Die Aussichten des Landes bleiben solide, doch die Risiken sind kurzfristig weiterhin erhöht, so die Bank in einer Erklärung.

o 'Schwächere globale Rahmenbedingungen machen das externe Umfeld Vietnams anspruchsvoller, wobei der Ölschock die Abwärtsrisiken verstärkt', sagte die WB-Direktorin für Vietnam, Mariam J. Sherman.

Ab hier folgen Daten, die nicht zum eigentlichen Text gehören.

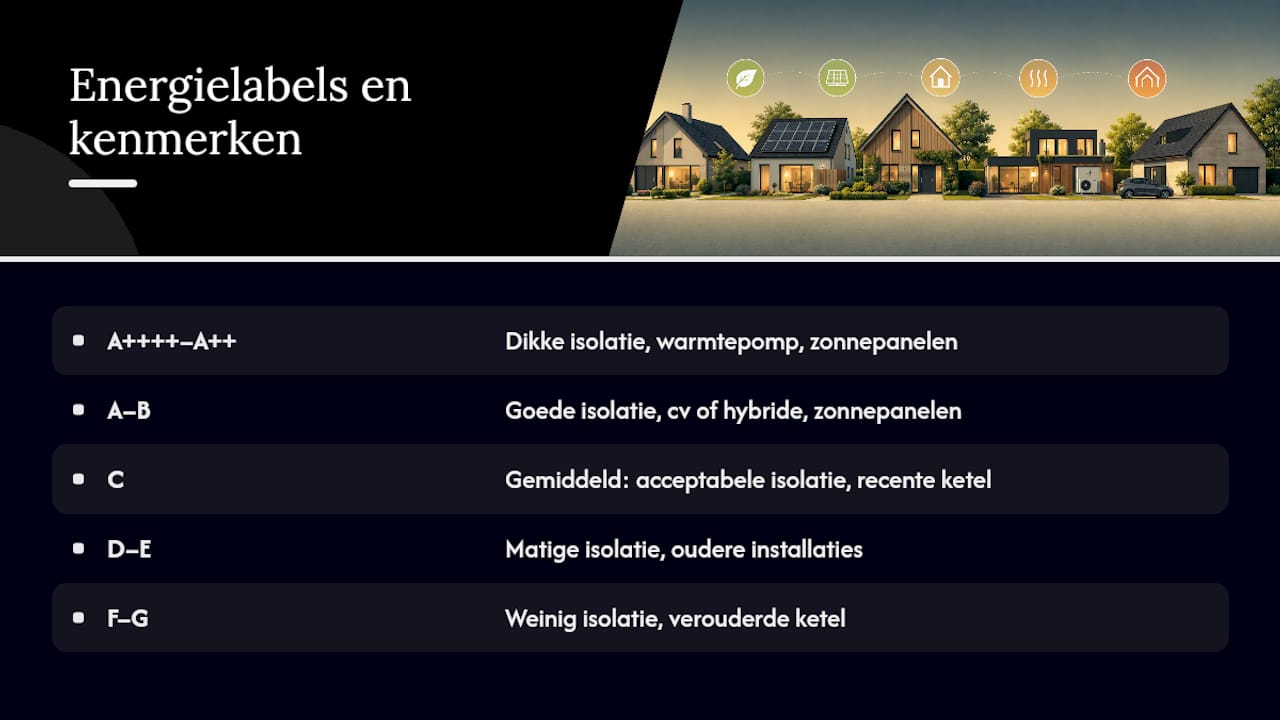 Energielabels en kenmerken

| | |
|---|---|
| A++++–A++ | Dikke isolatie, warmtepomp, zonnepanelen |
| A–B | Goede isolatie, cv of hybride, zonnepanelen |
| C | Gemiddeld: acceptabele isolatie, recente ketel |
| D–E | Matige isolatie, oudere installaties |
| F–G | Weinig isolatie, verouderde ketel |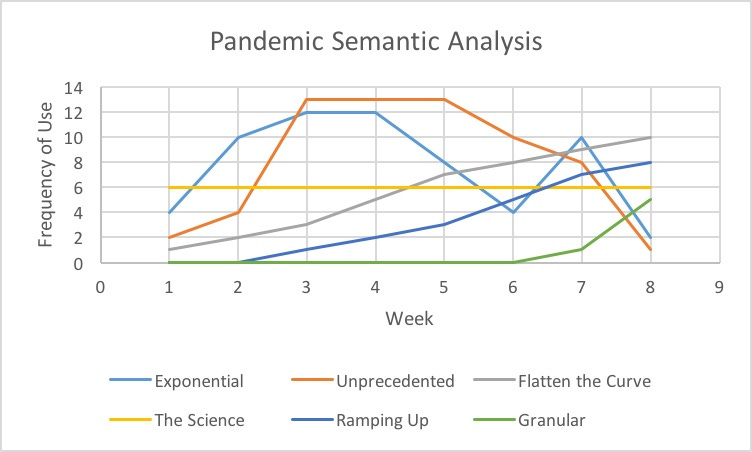 Pandemic Semantic Analysis

Frequency of Use

14
12
10
8
6
4
2
0

0 1 2 3 4 5 6 7 8 9

Week

Exponential
Unprecedented
Flatten the Curve
The Science
Ramping Up
Granular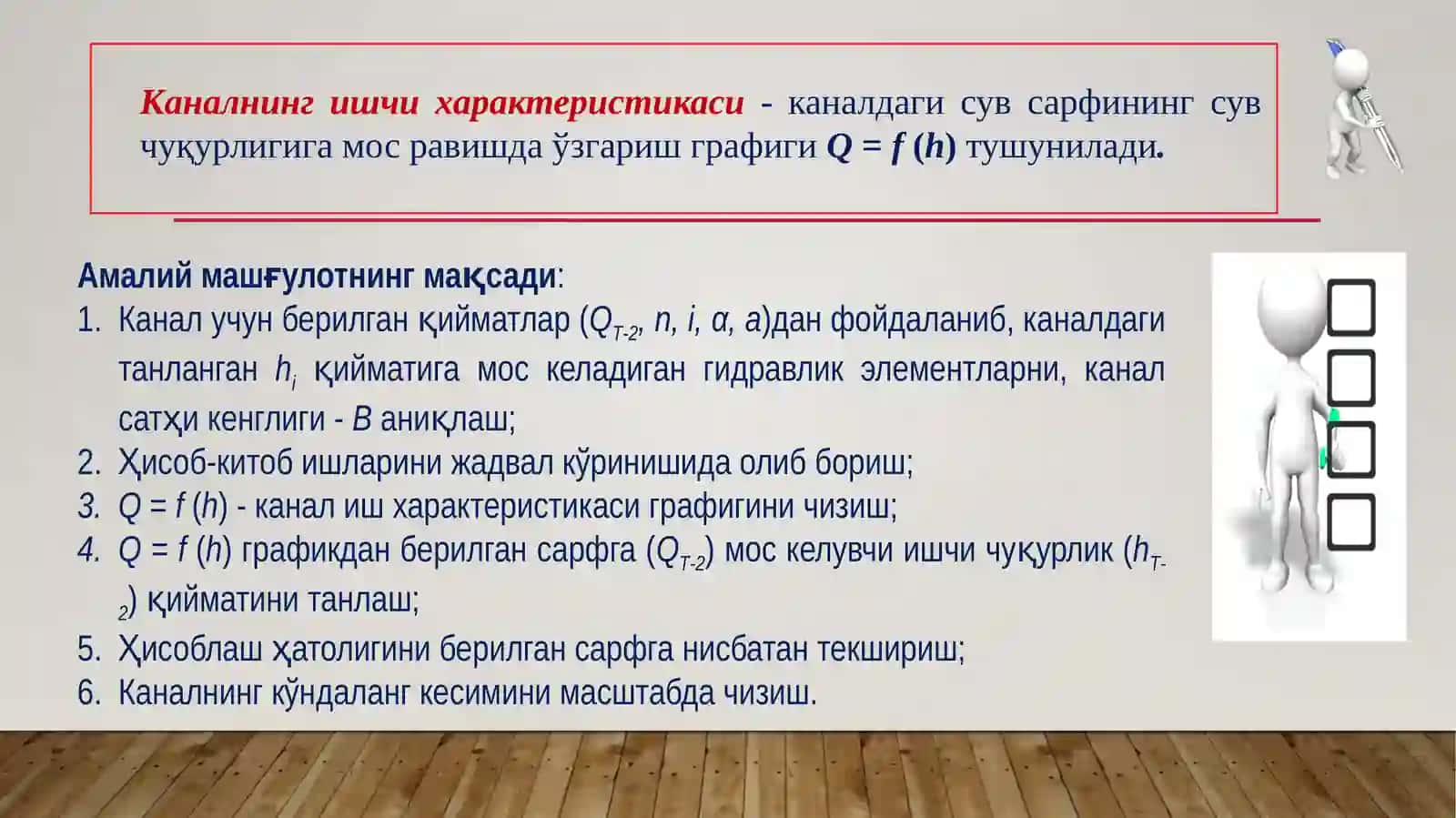 Каналнинг ишчи характеристикаси - каналдаги сув сарфининг сув чуқурлигига мос равишда ўзгариш графиги $Q = f(h)$ тушунилади.

Амалий машғулотнинг мақсади:
1. Канал учун берилган қийматлар ($Q_{T-2}$, $n$, $i$, $\alpha$, $a$)дан фойдаланиб, каналдаги танланган $h_i$ қийматига мос келадиган гидравлик элементларни, канал сатҳи кенглиги - $B$ аниқлаш;
2. Ҳисоб-китоб ишларини жадвал кўринишида олиб бориш;
3. $Q = f(h)$ - канал иш характеристикаси графигини чизиш;
4. $Q = f(h)$ графикдан берилган сарфга ($Q_{T-2}$) мос келувчи ишчи чуқурлик ($h_{T-2}$) қийматини танлаш;
5. Ҳисоблаш ҳатолигини берилган сарфга нисбатан текшириш;
6. Каналнинг кўндаланг кесимини масштабда чизиш.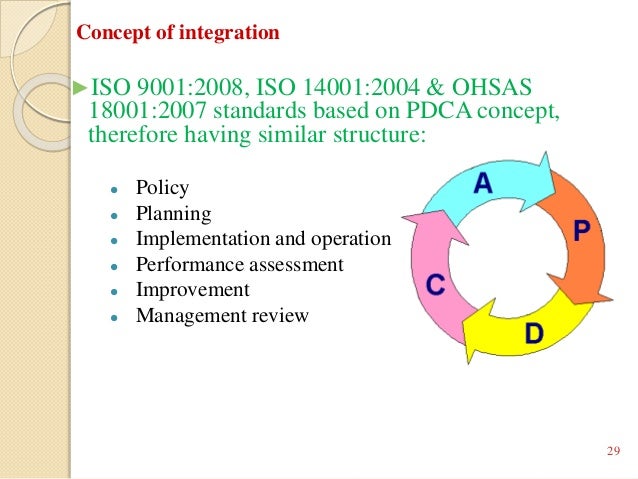 Concept of integration

►ISO 9001:2008, ISO 14001:2004 & OHSAS 18001:2007 standards based on PDCA concept, therefore having similar structure:

- Policy
- Planning
- Implementation and operation
- Performance assessment
- Improvement
- Management review

A
P
D
C

29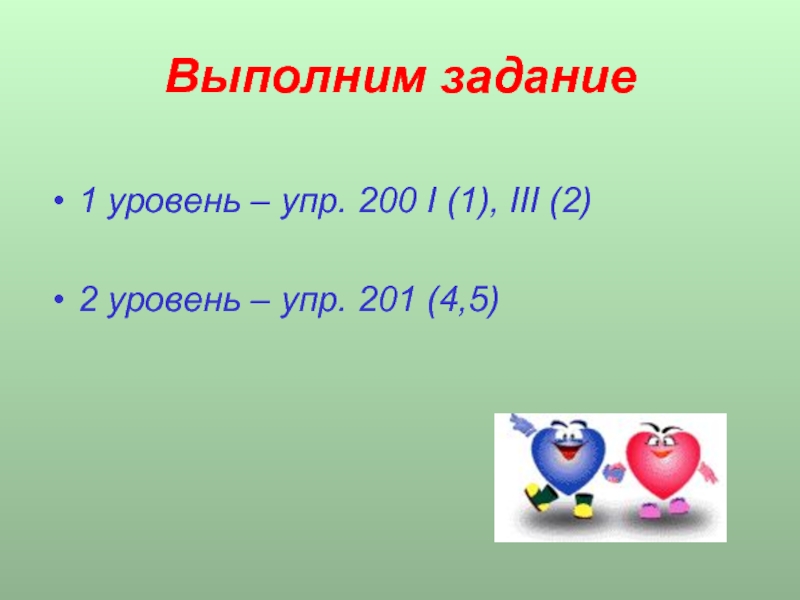 Выполним задание

• 1 уровень – упр. 200 I (1), III (2)

• 2 уровень – упр. 201 (4,5)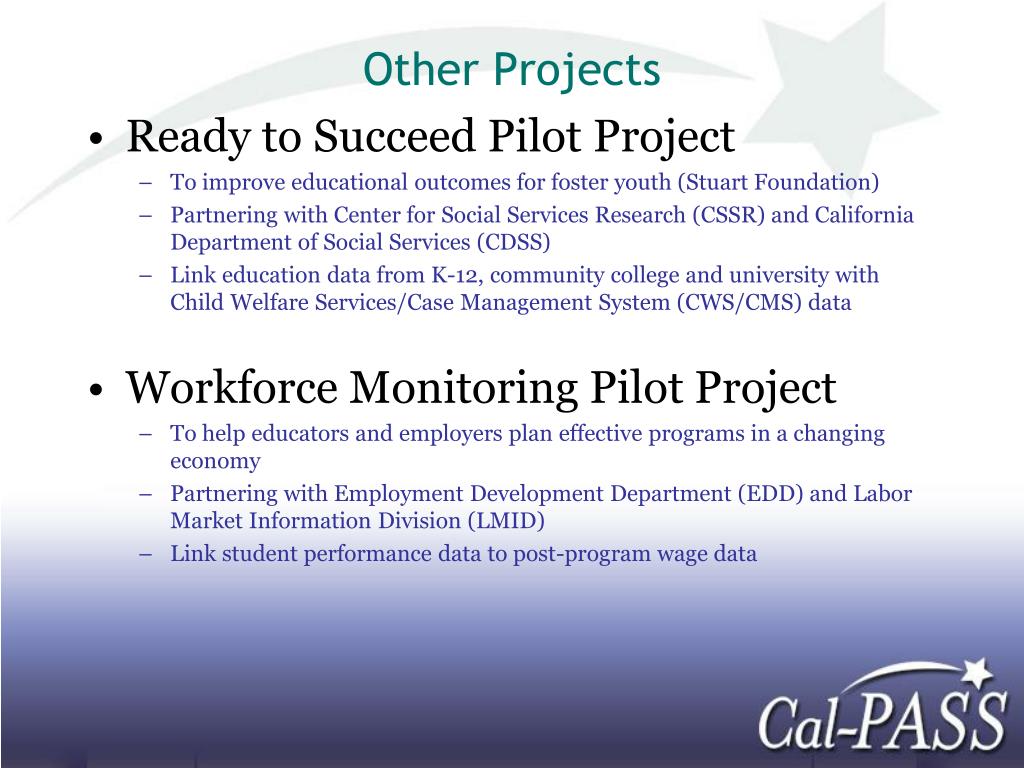 Other Projects

• Ready to Succeed Pilot Project
– To improve educational outcomes for foster youth (Stuart Foundation)
– Partnering with Center for Social Services Research (CSSR) and California Department of Social Services (CDSS)
– Link education data from K-12, community college and university with Child Welfare Services/Case Management System (CWS/CMS) data

• Workforce Monitoring Pilot Project
– To help educators and employers plan effective programs in a changing economy
– Partnering with Employment Development Department (EDD) and Labor Market Information Division (LMID)
– Link student performance data to post-program wage data

Cal-PASS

o Vietnam strebt für dieses Jahr und den Rest des Jahrzehnts ein jährliches BIP-Wachstum von mindestens 10 % an.

o Das Land sieht sich einem Inflationsdruck ausgesetzt, der durch den Iran-Krieg ausgelöst wurde, wodurch die Inflation im April über dem Regierungsziel von 4,5 % lag.

o Die Weltbank prognostiziert für Vietnam im Jahr 2026 eine Inflation von 4,2 %.

o Vietnams Bankensektor ist unter Finanzierungsdruck geraten, da das Kreditwachstum die Einlagenmobilisierung übertrifft, so die Weltbank.

o Ein lang anhaltender Nahostkonflikt könnte Vietnams Exporte dämpfen und den Druck auf den Bankensektor sowie die Währung angesichts der hohen Unternehmensverschuldung und der begrenzten Devisenreserven verschärfen, hieß es weiter.

o Die Weltbank fordert Vietnam auf, sein Wachstumsmodell von der Faktorenakkumulation und bankengestützten Finanzierung hin zu produktivitätsgetriebenem Wachstum, tieferen Kapitalmärkten und qualitativ hochwertigeren ausländischen Direktinvestitionen (FDI) zu verlagern.